Bei der Dendrochronologie stehen die Jahrringe im Zentrum: Jeder Baum bildet pro Jahr einen Jahrring. Der Zuwachs hängt primär vom Wetter und vom Standort ab. Bei guten Bedingungen wird ein breiter Ring gebildet, in ungünstigen Jahren ein schmaler. Das Wetter beeinflusst alle Bäume einer Region in ähnlichem Masse, sodass sich deren Jahrringabfolgen gleichen. Dank dieser Wachstumsmuster lassen sich Referenzchronologien bis weit zurück in die Vergangenheit erstellen.

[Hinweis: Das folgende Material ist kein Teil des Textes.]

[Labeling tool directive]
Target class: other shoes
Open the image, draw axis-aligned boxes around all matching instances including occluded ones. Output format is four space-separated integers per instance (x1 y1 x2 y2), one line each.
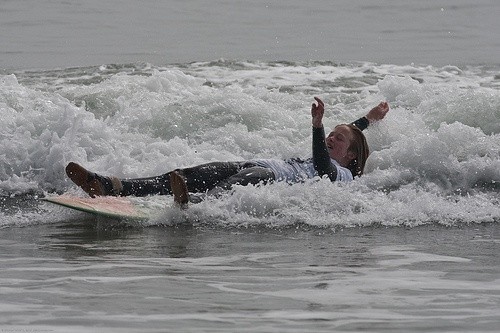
170 173 191 211
66 162 114 199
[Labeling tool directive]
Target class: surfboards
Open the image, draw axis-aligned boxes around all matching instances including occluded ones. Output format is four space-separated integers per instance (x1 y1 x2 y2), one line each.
39 197 174 220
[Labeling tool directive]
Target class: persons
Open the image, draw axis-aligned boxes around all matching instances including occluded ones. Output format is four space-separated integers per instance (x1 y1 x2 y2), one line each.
65 97 389 206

Im Labor werden die Jahrringbreiten unter dem Mikroskop gemessen und statistisch sowie visuell mit bestehenden Referenzreihen verglichen. Bei einem deckungsgleichen Muster ist das Holz datiert. Wenn der letzte vom Baum gebildete Ring, die sogenannte Waldkante, erhalten ist, lässt sich sogar das genaue Fälljahr des Baumes bestimmen.

Mit der Dendrochronologie können Hölzer aus allen Epochen datiert werden, von prähistorischen Pfahlbauten bis zu neuzeitlichen Wohnhäusern.

Quelle: Informationsflyer «Dendrochronologie»,
Archäologischer Dienst des Kantons Bern. Autoren:
Matthias Bolliger, Andrea Francesco Lanzicher.


Der Zerfall von 14C

Die Radiokarbonmethode 14C ist ein Verfahren zur Datierung kohlenstoffhaltiger, insbesondere organischer Materialien. Der zeitliche Anwendungsbereich liegt zwischen 300 und etwa 60´000 Jahren.

Das Verfahren beruht darauf, dass in abgestorbenen Organismen die Menge an 14C-Atomen gemäss dem Zerfallsgesetz abnimmt. Das Kohlenstoffisotop 14C zerfällt mit einer Halbwertszeit von 5730 Jahren (Messgenauigkeit ± 40 Jahre). Demnach kann anhand des Gehalts dieses Kohlenstoffs im Vergleich mit dem nicht zerfallenden 13C das Alter des Materials bestimmt werden.


Quelle: Wikipedia «Radiokarbonmethode»

Ein tausendjähriger Wurzelstock

Vor einem Jahr sorgte bereits ein alter Holzstamm für Furore. Bei Aushubarbeiten in Lützelflüh im Herbst 2019 kam in einer Tiefe von 2,70 Metern ein Wurzelstock zum Vorschein. Der Untergrund wies zudem viel Grien auf, was darauf schliessen liess, dass dort einst die Emme floss. Heute ist der Fluss freilich gut 150 Meter entfernt.

Bei dem Wurzelstock mit Stammansatz handelte es sich um eine Fichte, welche insgesamt 73 Jahrringe aufwies. Die breiten Jahrringe deuteten daraufhin, dass der Baum gute Lebensbedingungen hatte – bis er entwurzelt, weggeschwemmt und schliesslich von Grien und Erdreich luftdicht vergraben wurde. 

Die Untersuchung mittels 14C-Radiokarbonmethode ergab, dass das Holz aus der Zeit zwischen 771 und 951 nach Christus stammt, wie der Archäologische Dienst mitteilte.